Oui, madame, si l’amour était le dévouement, à partir du jour où vous ne vous sentiriez plus aimée, vous sacrifieriez votre bonheur à celui de votre infidèle, et au lieu de le traiter d’ingrat (en quoi ingrat ?), de traître (pourquoi traître ?), de lâche et de misérable (à quel sujet lâche et misérable ?), et de mille autres noms aussi injustes, vous lui diriez : « Puisque vous préférez aujourd’hui une autre femme, que vous espérez être plus heureux avec elle, soyez libre ; car moi, je vous aime, et je ne désire que votre bonheur. »

*

Montons plus haut.
Est-il un sentiment plus noble que le patriotisme ?
Or, un philosophe devant qui toute notre génération savante et pensante s’incline, M. Herbert Spencer, n’a-t-il pas écrit dans son admirable livre : L’Introduction à la science sociale, qui est une sorte de bréviaire des peuples :

« Le patriotisme est pour la nation ce qu’est l’égoïsme pour l’individu. Il a même racine, et produit les mêmes biens accompagnés des mêmes maux. »
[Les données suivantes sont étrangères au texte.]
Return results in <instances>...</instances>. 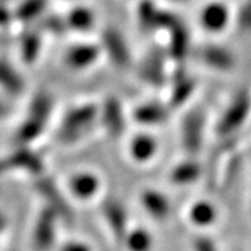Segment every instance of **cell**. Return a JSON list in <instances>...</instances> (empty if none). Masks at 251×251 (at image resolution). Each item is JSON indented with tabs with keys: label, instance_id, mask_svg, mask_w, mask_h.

Qui de nous n’a admiré et vanté cet axiome si simple et si complet : « Ne faites pas à autrui ce que vous ne voudriez pas qu’on vous fît » qui contient l’origine de la loi, le principe de toute charité, la règle des rapports sociaux, la mesure de nos actions, la limite de la pénalité permise qui est le résumé parfait du code, de la religion, de la morale et de l’honnêteté.
Eh bien, creusons ce précepte divin si magnifique, et nous arriverons à nous convaincre qu’il constitue un habile tour de passe-passe : Ce que vous ne voudriez pas qu’on vous fît. — C’est l’hypocrisie de l’égoïsme.

*

Pourtant il se rencontre quelquefois des hommes dont la droiture naïve est telle qu’ils se dévouent sans arrière-pensée, même inconsciente.
Combien de fois n’a-t-on pas cité l’exemple du monsieur en habit noir qui saute d’un pont dans un fleuve, la nuit, pour sauver un misérable et qui s’en va sans laisser son nom ?
Cela arrive... Mais alors... Alors il faudrait un microscope plus puissant pour voir au fond de ce cœur-là ! Il faudrait, surtout, connaître l’histoire de sa vie.